- **本文**
2008年12月26日 23時18分45秒 | 生活
昨日のクリスマスは、ぐっと冷え込み、
晴れたり、曇ったり、しぐれたり、
落ち着かないお天気の一日でしたが
お昼過ぎに、それはそれはきれいな虹が。

職場から200mほどのビルの手前の地面から
ほぼ完全な半円を描いて別のビルの谷間に続く、
見事な淡い七色の架け橋を
クリスマスに、こんな近くに見られるなんて。

職場の同僚全員が窓辺に集まり、
「なんだかいいことありそうですね」と
多忙な年の瀬に、しばしの安らぎのひととき。
ちょっと素敵な、天からのクリスマスプレゼント。

そして夜にはこのあたりでも初雪がちらちら。
ベランダに出ると、身を切るような寒さながら
この凛とした大気は、清々しさがあって好き。
そこにひらひらと舞い降りる雪は
これも天からの、美しい贈りもの。

一夜明けた今日は、まだ時折雪のかけらが舞いつつも
きいん、という音が響きそうな、凍えるような澄んだ青空。



2-3日前からわたしの住んでいるあたりでは
年末恒例の、火の用心の夜回りも始まりました。
ボーイスカウトと町内会がそれぞれにやるのだけど
良く聞くと、子供たちのには、さまざまなバージョンが。
「火の用心!(カン、カン)」のあと、
「マッチ一本家事のもと!」という伝統的なものから
「焼肉焼いても家焼くな!」なんて関西チックなものまで。

今日が仕事納めのみなさん、
一年間、本当にお疲れさまでした。

- **演習のねらい**
本文の「職場の同僚全員が窓辺に集まり、」から「きいん、という音が響きそうな、凍えるような澄んだ青空。」までを、「初雪」を「粉雪」に置き換えて書き直しなさい。 次の一覧は、本文とは別の出典から採ったものである。

- **提示情報**

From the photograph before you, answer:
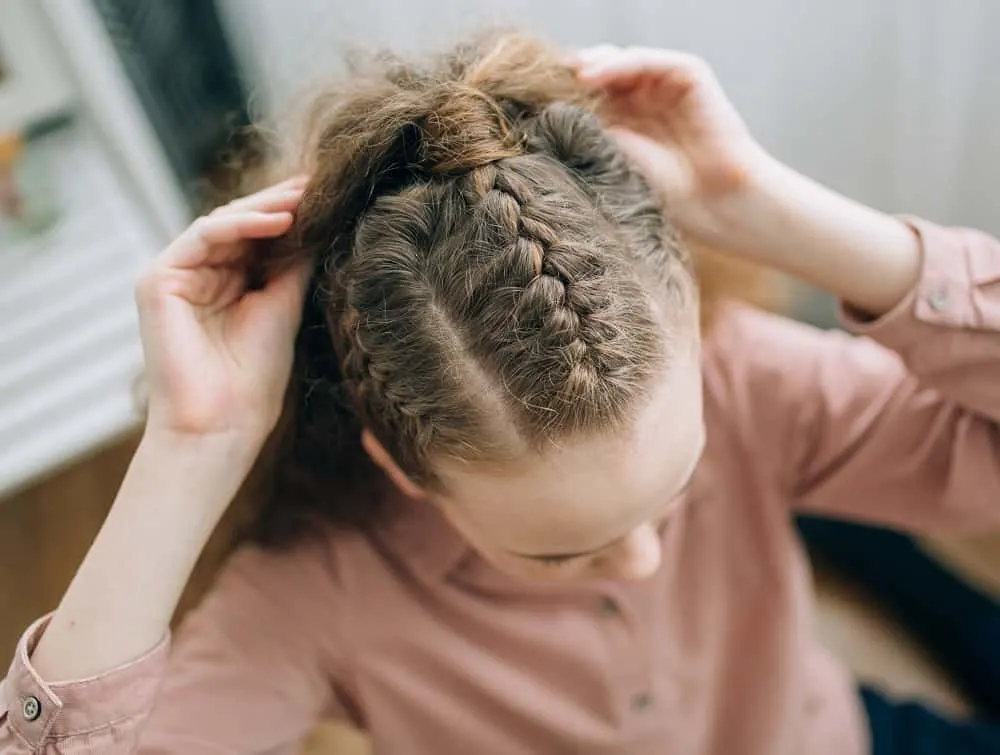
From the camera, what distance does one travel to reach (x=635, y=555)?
0.58m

- **解答**
職場の同僚全員が窓辺に集まり、
「なんだかいいことありそうですね」と
多忙な年の瀬に、しばしの安らぎのひととき。
ちょっと素敵な、天からのクリスマスプレゼント。

そして夜にはこのあたりでも粉雪がちらちら。
ベランダに出ると、身を切るような寒さながら
この凛とした大気は、清々しさがあって好き。
そこにひらひらと舞い降りる雪は
これも天からの、美しい贈りもの。

一夜明けた今日は、まだ時折雪のかけらが舞いつつも
きいん、という音が響きそうな、凍えるような澄んだ青空。